SOURCE MATERIAL:
◆ ◆ ◆ ◆
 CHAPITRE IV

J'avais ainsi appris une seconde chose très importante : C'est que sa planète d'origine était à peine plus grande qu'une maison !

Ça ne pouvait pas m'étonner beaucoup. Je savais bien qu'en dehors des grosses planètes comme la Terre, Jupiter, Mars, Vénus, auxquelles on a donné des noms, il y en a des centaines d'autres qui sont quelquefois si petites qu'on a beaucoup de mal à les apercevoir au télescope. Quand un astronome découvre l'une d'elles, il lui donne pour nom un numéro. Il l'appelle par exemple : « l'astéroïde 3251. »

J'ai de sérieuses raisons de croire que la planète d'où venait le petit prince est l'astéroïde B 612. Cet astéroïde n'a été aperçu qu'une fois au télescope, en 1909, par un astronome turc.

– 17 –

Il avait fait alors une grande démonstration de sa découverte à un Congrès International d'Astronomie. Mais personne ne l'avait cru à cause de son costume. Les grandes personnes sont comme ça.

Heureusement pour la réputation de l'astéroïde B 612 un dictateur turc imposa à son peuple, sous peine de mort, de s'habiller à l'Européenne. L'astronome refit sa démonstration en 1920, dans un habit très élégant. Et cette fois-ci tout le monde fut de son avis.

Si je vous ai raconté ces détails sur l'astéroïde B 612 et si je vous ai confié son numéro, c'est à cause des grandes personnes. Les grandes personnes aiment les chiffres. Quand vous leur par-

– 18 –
◆ ◆ ◆ ◆
WHAT THE TASK ASKS:
Could you output the records in full, exactly as written?

RESPONSE BELOW:
 CHAPITRE IV

J'avais ainsi appris une seconde chose très importante : C'est que sa planète d'origine était à peine plus grande qu'une maison !

Ça ne pouvait pas m'étonner beaucoup. Je savais bien qu'en dehors des grosses planètes comme la Terre, Jupiter, Mars, Vénus, auxquelles on a donné des noms, il y en a des centaines d'autres qui sont quelquefois si petites qu'on a beaucoup de mal à les apercevoir au télescope. Quand un astronome découvre l'une d'elles, il lui donne pour nom un numéro. Il l'appelle par exemple : « l'astéroïde 3251. »

J'ai de sérieuses raisons de croire que la planète d'où venait le petit prince est l'astéroïde B 612. Cet astéroïde n'a été aperçu qu'une fois au télescope, en 1909, par un astronome turc.

– 17 –

Il avait fait alors une grande démonstration de sa découverte à un Congrès International d'Astronomie. Mais personne ne l'avait cru à cause de son costume. Les grandes personnes sont comme ça.

Heureusement pour la réputation de l'astéroïde B 612 un dictateur turc imposa à son peuple, sous peine de mort, de s'habiller à l'Européenne. L'astronome refit sa démonstration en 1920, dans un habit très élégant. Et cette fois-ci tout le monde fut de son avis.

Si je vous ai raconté ces détails sur l'astéroïde B 612 et si je vous ai confié son numéro, c'est à cause des grandes personnes. Les grandes personnes aiment les chiffres. Quand vous leur par-

– 18 –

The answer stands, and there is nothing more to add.